FIG. 7 shows a cross section of a barrel, sliced along the width, having a support that is not in its final location;

FIG. 8 shows a cross section of a barrel, sliced lengthwise, having a support that is in its final location; and

FIG. 9 shows a cross section of a barrel, sliced lengthwise, having a support that is in its final location.

DETAILED DESCRIPTION OF THE PREFERRED EMBODIMENT

Referring now to FIGS. 1-3, the bat 10 embodied in the present invention is shown comprising a barrel 30, a sweet spot 31, a transition area 32, a handle 33, and an end knob 34. A preferred embodiment of the present invention is bat 10 having a barrel 30 of constant outer diameter 42 of 2.25 inches (5.72 cm) and an inner diameter 43 of 1.85 inches (4.70 cm), and having a barrel wall thickness 45 of 0.2 inches (0.51 cm). The composition of the bat 10 is preferably continuous throughout, including the barrel 30, the sweet spot 31, the transition area 32, the handle 33 and the end knob 34. Alternative bat 10 constructions are known where the end knob 34 is a separate component attached to the handle 33. Also, the barrel 30 may have a separate end cap. Even further, the bat 10 may be composed of a composite material or a metal/composite combination, as is known in the art.

The bat 10 has a sweet spot 31 that is an area at the center of percussion where the contact between bat 10 and ball results in the “best hit.” More particularly, the sweet spot 31 is where the maximum energy is transferred to the ball when struck, the ball leaves the bat 10 with the greatest speed, and the player's hands feel the least vibration from the impact. The center of the sweet spot 31 is typically five to seven inches (12.7 to 17.8 cm) down from the top of the barrel 30 and extending two inches (5.08 cm) to either side.

The novel aspect of the present invention occurs within the cavity 35 bounded by the inner diameter of the barrel. A retaining member 22 is inserted into the cavity 35. In a preferred embodiment, the retaining member 22 is aligned with the barrel 30 and incorporates one notch 21 allowing one support 20 to be inserted into said notch 21, positioning the support transverse to bat's 10 axis 48. The retaining member 22 is cylindrical in shape so that it may be inserted into the barrel 30. The retaining member 22 has an outer diameter 43 preferably equal to the inner diameter 43 of the barrel 30 so as to permit the retaining member 22 to fit snugly against the inner wall of the barrel 30 to prevent slippage. In an embodiment with the bat 10 having an inner diameter 43 of 1.85 inches (4.70 cm), the retaining member 22 will have an outer diameter 43 of 1.85 inches (4.70 cm), an inner diameter 44 of 1.6 inches (4.06 cm), and a length 46 of 1 inch (2.54 cm). Preferably one support 20 is positioned about two inches (5.08 cm) on each side of the center of the sweet spot 31. Therefore, the supports 20 are separated by a distance of about four inches (10.16 cm), as depicted in FIG. 1 a.

__YOUR TASK__. Retype the part of the bat description that begins at the words "The bat 10 has" and stops after "to either side.".

__INFORMATION PROVIDED__.
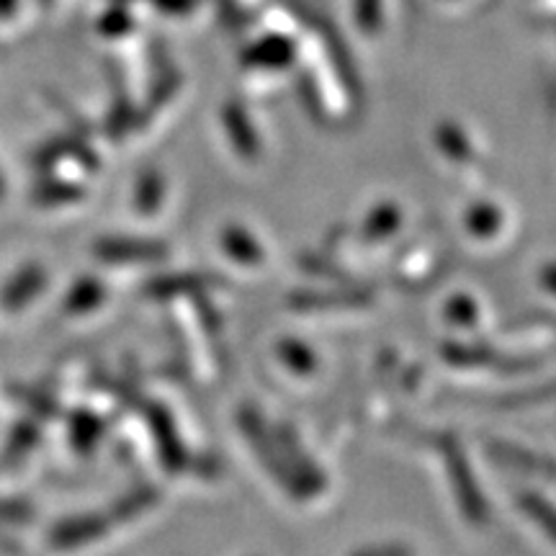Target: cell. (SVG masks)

__EXERCISE RESULT__.
The bat 10 has a sweet spot 31 that is an area at the center of percussion where the contact between bat 10 and ball results in the “best hit.” More particularly, the sweet spot 31 is where the maximum energy is transferred to the ball when struck, the ball leaves the bat 10 with the greatest speed, and the player's hands feel the least vibration from the impact. The center of the sweet spot 31 is typically five to seven inches (12.7 to 17.8 cm) down from the top of the barrel 30 and extending two inches (5.08 cm) to either side.